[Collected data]

━━━━

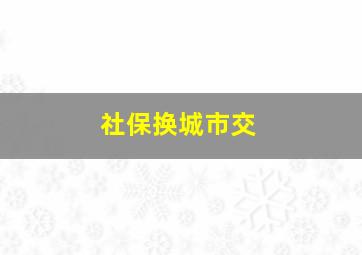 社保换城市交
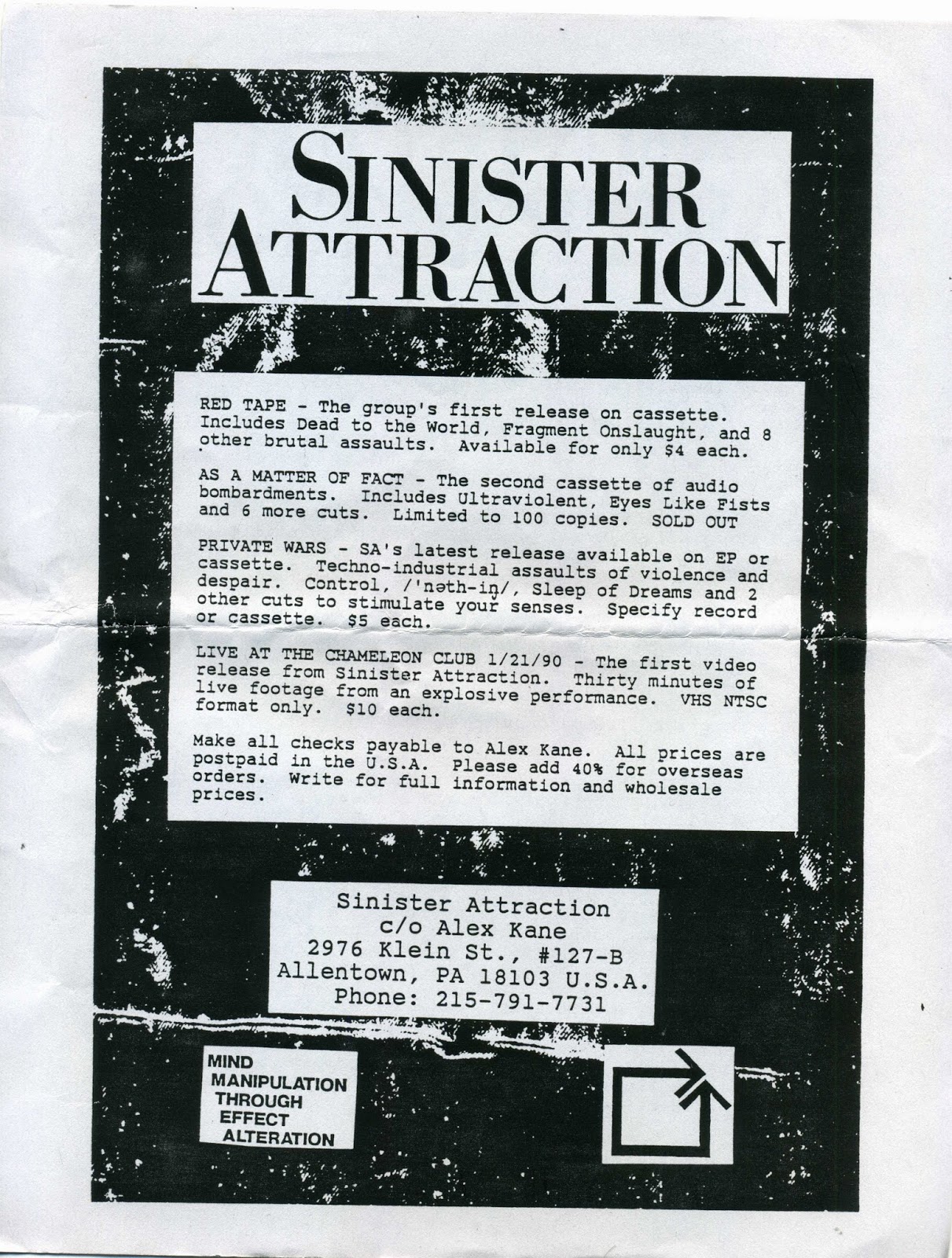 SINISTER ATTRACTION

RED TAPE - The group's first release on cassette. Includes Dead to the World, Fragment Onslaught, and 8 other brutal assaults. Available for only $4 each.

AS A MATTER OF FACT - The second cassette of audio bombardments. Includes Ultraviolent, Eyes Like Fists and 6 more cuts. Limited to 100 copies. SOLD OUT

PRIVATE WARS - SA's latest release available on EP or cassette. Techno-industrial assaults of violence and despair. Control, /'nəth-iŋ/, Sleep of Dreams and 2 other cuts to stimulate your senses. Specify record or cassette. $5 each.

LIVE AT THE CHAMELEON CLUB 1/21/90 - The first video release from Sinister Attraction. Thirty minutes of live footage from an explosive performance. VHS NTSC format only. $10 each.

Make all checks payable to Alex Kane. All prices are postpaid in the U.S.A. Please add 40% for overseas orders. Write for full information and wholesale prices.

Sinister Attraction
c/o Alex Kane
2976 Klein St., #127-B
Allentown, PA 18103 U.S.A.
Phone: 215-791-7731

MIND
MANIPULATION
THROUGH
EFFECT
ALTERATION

━━━━

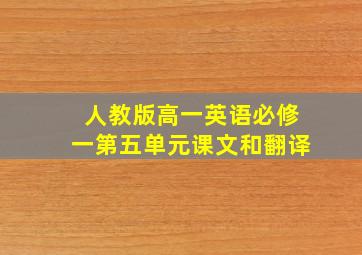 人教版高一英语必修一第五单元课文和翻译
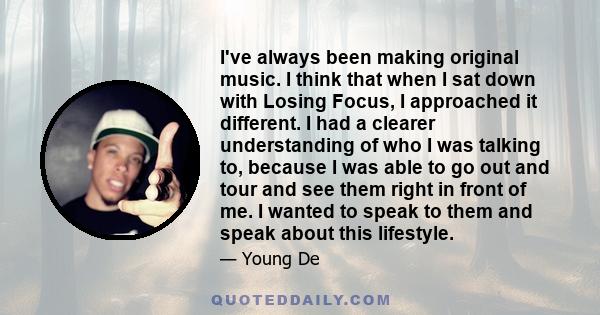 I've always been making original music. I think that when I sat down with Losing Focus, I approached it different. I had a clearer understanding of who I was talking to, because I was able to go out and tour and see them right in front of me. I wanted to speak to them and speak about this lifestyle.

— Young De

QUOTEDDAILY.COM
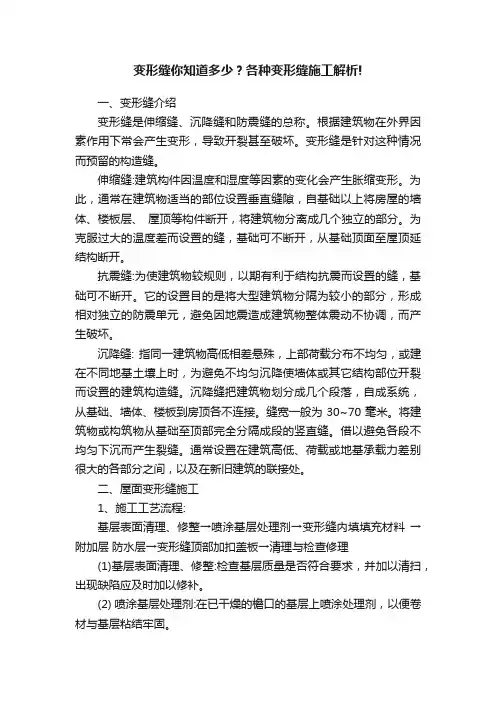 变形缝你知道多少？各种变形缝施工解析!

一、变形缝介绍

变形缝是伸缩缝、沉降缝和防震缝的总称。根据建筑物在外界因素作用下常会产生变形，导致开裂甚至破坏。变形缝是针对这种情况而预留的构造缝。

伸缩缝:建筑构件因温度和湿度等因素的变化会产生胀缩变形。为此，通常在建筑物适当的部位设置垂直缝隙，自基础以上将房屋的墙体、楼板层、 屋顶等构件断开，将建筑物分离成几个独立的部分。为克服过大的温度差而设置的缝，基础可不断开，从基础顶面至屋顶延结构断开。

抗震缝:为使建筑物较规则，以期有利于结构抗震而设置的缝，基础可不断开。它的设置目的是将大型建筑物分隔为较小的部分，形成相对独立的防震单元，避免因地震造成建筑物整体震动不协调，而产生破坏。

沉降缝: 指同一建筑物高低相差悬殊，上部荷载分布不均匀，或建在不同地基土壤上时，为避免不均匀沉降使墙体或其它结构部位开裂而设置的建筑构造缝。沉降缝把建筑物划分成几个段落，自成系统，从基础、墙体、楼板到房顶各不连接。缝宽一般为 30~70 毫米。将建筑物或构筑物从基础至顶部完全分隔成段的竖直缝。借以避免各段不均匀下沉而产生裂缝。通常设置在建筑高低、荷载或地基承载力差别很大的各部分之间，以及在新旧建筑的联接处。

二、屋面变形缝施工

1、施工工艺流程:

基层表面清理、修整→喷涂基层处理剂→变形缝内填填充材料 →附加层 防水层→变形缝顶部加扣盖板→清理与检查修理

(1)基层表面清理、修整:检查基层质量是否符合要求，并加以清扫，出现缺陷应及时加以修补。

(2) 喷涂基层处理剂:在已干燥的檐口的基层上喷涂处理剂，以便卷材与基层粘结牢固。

━━━━

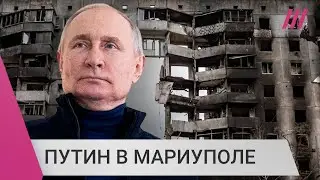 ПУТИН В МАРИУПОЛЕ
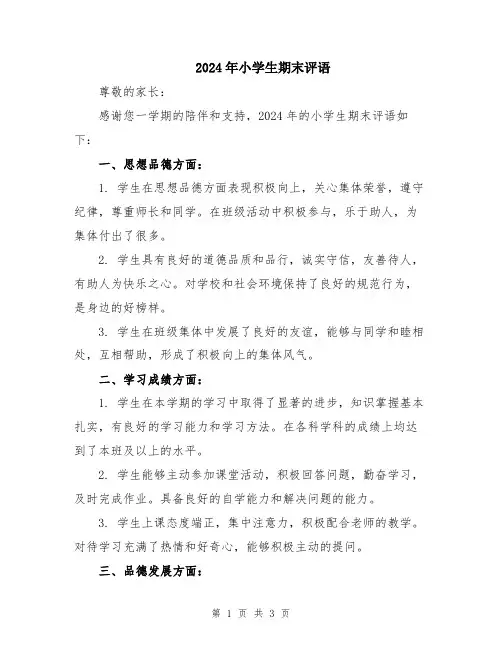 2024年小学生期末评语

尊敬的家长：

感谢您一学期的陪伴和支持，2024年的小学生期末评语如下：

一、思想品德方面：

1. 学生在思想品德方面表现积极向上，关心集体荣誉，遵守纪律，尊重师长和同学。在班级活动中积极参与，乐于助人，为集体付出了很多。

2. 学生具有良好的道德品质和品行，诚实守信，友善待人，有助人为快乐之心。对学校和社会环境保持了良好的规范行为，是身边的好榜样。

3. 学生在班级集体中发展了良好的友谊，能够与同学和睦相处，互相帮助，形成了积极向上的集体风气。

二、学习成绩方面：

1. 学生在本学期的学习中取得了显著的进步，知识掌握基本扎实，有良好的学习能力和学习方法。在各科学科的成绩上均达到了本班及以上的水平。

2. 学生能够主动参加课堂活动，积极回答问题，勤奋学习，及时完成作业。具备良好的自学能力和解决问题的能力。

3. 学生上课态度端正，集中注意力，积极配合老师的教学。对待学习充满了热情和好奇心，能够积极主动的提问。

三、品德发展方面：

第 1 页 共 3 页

━━━━

■ Problem statement: Nothing but the lines from the one with "2024年小学生期末评语" to the one with "第 1 页 共 3 页" above, both included, should be transcribed, exactly and without pictures.

■ Exercise response:
 2024年小学生期末评语

尊敬的家长：

感谢您一学期的陪伴和支持，2024年的小学生期末评语如下：

一、思想品德方面：

1. 学生在思想品德方面表现积极向上，关心集体荣誉，遵守纪律，尊重师长和同学。在班级活动中积极参与，乐于助人，为集体付出了很多。

2. 学生具有良好的道德品质和品行，诚实守信，友善待人，有助人为快乐之心。对学校和社会环境保持了良好的规范行为，是身边的好榜样。

3. 学生在班级集体中发展了良好的友谊，能够与同学和睦相处，互相帮助，形成了积极向上的集体风气。

二、学习成绩方面：

1. 学生在本学期的学习中取得了显著的进步，知识掌握基本扎实，有良好的学习能力和学习方法。在各科学科的成绩上均达到了本班及以上的水平。

2. 学生能够主动参加课堂活动，积极回答问题，勤奋学习，及时完成作业。具备良好的自学能力和解决问题的能力。

3. 学生上课态度端正，集中注意力，积极配合老师的教学。对待学习充满了热情和好奇心，能够积极主动的提问。

三、品德发展方面：

第 1 页 共 3 页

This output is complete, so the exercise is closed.